After a year of isolation, Jim discovers Aurora (Lawrence), whose name is clearly a nod to Sleeping Beauty, and makes a decision with a profound impact on her future. When they become the only two people awake on the ship, the audience is burdened with knowledge that casts a pall on their potential relationship, and drives the story when she learns the same.
This is one of those movies where to really expound upon the story invites a mountain of spoilers, so that analysis is saved for a separate blog (click here). It would suffice to say, however, that the movie manages to make the naturally likeable Pratt come across as a huge creep, which makes the middle part of the movie rather unpleasant on first viewing.
This could just be a factor in how the filmmakers chose to edit the material in giving the audience information about what is going on. The fact that the story is told linearly puts the audience in a particular mindset and gives the film a distinct point of view, whereas a bit of cutting and pasting to create a flashback at a key point might have made things a bit more interesting by keeping certain plot elements ambiguous, giving equal weight to both major character arcs while enhancing repeat viewings.
In either case, whatever sympathy we have for Jim from his solitude is nearly wiped out when he performs an act many would consider unforgiveable.
To a large degree, those willing to dismiss the film outright seem to do simply because they’re so caught up in outrage that the story’s primary moral failing is even broached that they miss how it’s just one of several larger philosophical themes being explored. This is a movie that invites discussion, even if it eases up on following through on the ramifications of the ethical dilemmas it presents.
These are the kinds of situations that are begging for the filmmakers to record a commentary track to discuss some of these issues. Alas, there is no such commentary on the Blu-ray, though there is some discussion of Jim and Aurora’s moral conflicts in the behind-the-scenes featurettes (with even J-Law attempting to justify what happens to her character as ultimately a good thing).
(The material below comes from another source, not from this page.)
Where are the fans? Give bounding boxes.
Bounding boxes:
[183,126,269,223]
Be it fundamental problems with a script that was in development for nearly 10 years (Keanu Reeves and Emily Blunt were slated to star at one point), or studio demands for an audience-friendly blockbuster, Passengers ends up trying to be both a romantic date movie and an intense sci-fi thriller. In what can only be described as either an expertly crafted clockwork story or a skilled feat of audience manipulation, each of the film’s two personalities sort of needs the other quality to make the movie whole, while at the same time each half contributes to inherent tonal disparities that detract from what makes them interesting.
Still, director Morten Tyldum, who delivered the brilliant The Imitation Game in 2014, does his best to balance the opposing forces, and despite some swerves to convention toward the end, manages to end up with a film that is ultimately entertaining and though-provoking, even if much of the message is left to the audience to decipher. There is a lot more context here than most critics have given the film credit for, especially when considering the nearly 10 minutes of deleted scenes on the Blu-ray that give better meaning to several references in the movie (it's a shame some of these bits couldn't have found their way into the film anyway).
What really carries the day are the terrific performances of Pratt, Lawrence and Michael Sheen as a robot bartender who helps the characters refine their understanding of what they need to do. Pratt and Lawrence have a winning chemistry, all things considered, and she is simply amazing showing off her acting chops as her character is run through the emotional wringer, leaving little doubt why Jim would fall for her.
On top of that, the film’s technical credentials are impeccable. The production design of the ship is first rate — futuristic but not over the top, and both inviting and sterile, not unlike the space cruise from Wall-E. The visual effects are breathtaking and really pop in 3D, which contributes to the feeling of isolation in the vastness of space. And the distinct music of Thomas Newman provides just the right atmosphere regardless of when the film is trying to awe us or unsettle us.
All that good, ultimately, is enough to recommend the film, despite its problems.